No rosto da selva, o verde canto de Jesus
Artigo de Aramis Millarch originalmente publicado em 22 de fevereiro de 1986
Há três anos, num álbum tão importante quanto inédito, Thiago de Mello, poeta amazonense, desde 1978 de volta ao Brasil após anos de exílio, gravou "Mormaço na Floresta", coleção de poemas extraídos dos seus livros mais conhecidos ("Faz Escuro Mas Eu Canto", "Os Estatutos do Homem", "Vento Geral" e "Canção do Amor Armado"), além, é claro, dos textos inéditos na época.
Apesar da qualidade e importância deste documento, produzido por Marilda Pedroso para a Sigla/ Som Livre, o disco ficou poucos meses em catálogo e hoje é raridade - como são, infelizmente, quase todos os trabalhos especiais que a Sigla tem produzido - "Os Mineiros", "Guia das Ruas de Salvador" com Jorge Amado, antologias poéticas de João Cabral de Mello Neto e Ferreira Gullar, sem falar no recém-lançado - mas pouquíssimo encontrado nas lojas - "A Música em Pessoa", magnífica realização de Elisa Byington e Olívia Hime - e ao qual dedicamos uma página há poucas semanas.
Se mesmo um poeta famoso e conhecido como Thiago de Mello teve o seu álbum praticamente ignorado, o que dizer, então de um trabalho independente, sem qualquer esquema de comercialização, como o realizado pelo poeta João de Jesus Paes Loureiro ("Rostos da Amazônia"), gravado na Sonoviso no ano passado, com belíssimos temas musicais de Sebastião Tapajós, também responsável pela produção e direção?
Paraense como João de Jesus, Sebastião Tapajós é hoje um de nossos maiores violonistas e compositor de mão cheia. Com mais de 20 lps gravados aqui e no Exterior, regulares temporadas na Europa, Sebastião tem profundas ligações em Curitiba - cidade onde residiu por alguns anos e onde mantém grandes amigos.
Amigo, antes de tudo, Tião estimulou João de Jesus Paes Loureiro, professor de Estética da Universidade Federal do Paraná, nascido em Abaetuba às margens do Tocantins, autor de teatro premiado com a peça "lha da Ira", galardeado também por seu livro de poemas ("Altar em Chamas", 1983), a registrar em disco uma coletânea de seus poemas.

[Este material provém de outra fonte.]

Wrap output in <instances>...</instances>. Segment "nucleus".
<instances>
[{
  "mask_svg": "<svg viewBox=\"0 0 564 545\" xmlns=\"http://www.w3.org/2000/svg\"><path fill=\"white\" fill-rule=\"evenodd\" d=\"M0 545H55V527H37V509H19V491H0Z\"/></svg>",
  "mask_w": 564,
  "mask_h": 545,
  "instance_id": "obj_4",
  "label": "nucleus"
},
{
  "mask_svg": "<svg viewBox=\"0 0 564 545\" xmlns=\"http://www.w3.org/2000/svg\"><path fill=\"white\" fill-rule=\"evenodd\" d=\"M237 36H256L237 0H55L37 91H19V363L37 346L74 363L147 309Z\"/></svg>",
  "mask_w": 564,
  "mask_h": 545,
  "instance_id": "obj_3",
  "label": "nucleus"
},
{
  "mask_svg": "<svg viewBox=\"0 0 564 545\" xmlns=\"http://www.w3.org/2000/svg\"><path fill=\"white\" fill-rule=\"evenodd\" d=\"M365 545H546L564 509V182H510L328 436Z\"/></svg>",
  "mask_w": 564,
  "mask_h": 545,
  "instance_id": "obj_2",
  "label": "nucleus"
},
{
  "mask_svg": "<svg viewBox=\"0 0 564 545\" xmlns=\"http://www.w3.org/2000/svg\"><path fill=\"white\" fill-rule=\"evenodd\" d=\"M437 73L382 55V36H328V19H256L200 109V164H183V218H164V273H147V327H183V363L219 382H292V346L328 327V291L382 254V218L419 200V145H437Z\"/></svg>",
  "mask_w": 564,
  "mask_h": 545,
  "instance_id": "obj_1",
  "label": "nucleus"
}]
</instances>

Disto resultou um álbum magnífico, capa dupla, com fotos de Luiz Braga, acompanhado do encarte trazendo os poemas nos quais Jesus Paes fala dos mistérios, belezas e segredos da Amazônia.
Como outro poeta (e compositor) paraense, o vigoroso Vital Farias em seu "Saga da Amazônia" (lp "Sagas Brasileiras", Polygram, 1982); Paes Loureiro denuncia em "Rostos da Amazônia" a ação predatória do homem na Selva Amazônica:
As monetárias mãos/ cravos do latifúndio
rasgam o rosto da terra/ As monetárias mãos
Remos do latifúndio/ rasgam o rosto das águas
As monetárias mãos/ balas do latifúndio
rasgam o rosto dos homens.
Entre cânticos da terra, da flora e fauna, do romance das Icamiabas, todo o lado B do álbum é reservado "A História Luminosa e Triste de Cobra Norato", como uma homenagem "aos que, na Amazônia defendem a vida" - e na qual, tomado por tema a obra-prima que Raul Bopp publicou há 53 anos passados: "Cobra Norato". Gaúcho de Tupaceretã, falecido em 2 de junho de 1984, aos 76 anos, Bopp, diplomata, jornalista, aventureiro em sua mocidade - e um dos grandes nomes do nacionalismo na poesia, fez de "Cobra Norato" o grande canto da Amazônia - sobre o qual João de Jesus Paes Loureiro, reconstrói agora um longo poema, repleto de imagens da maior força e beleza.
"Rostos da Amazônia" é um registro poético com gosto de selva, sabor de rio e a alma de uma imensa região - tão bela quanto ainda desconhecida de todos nós.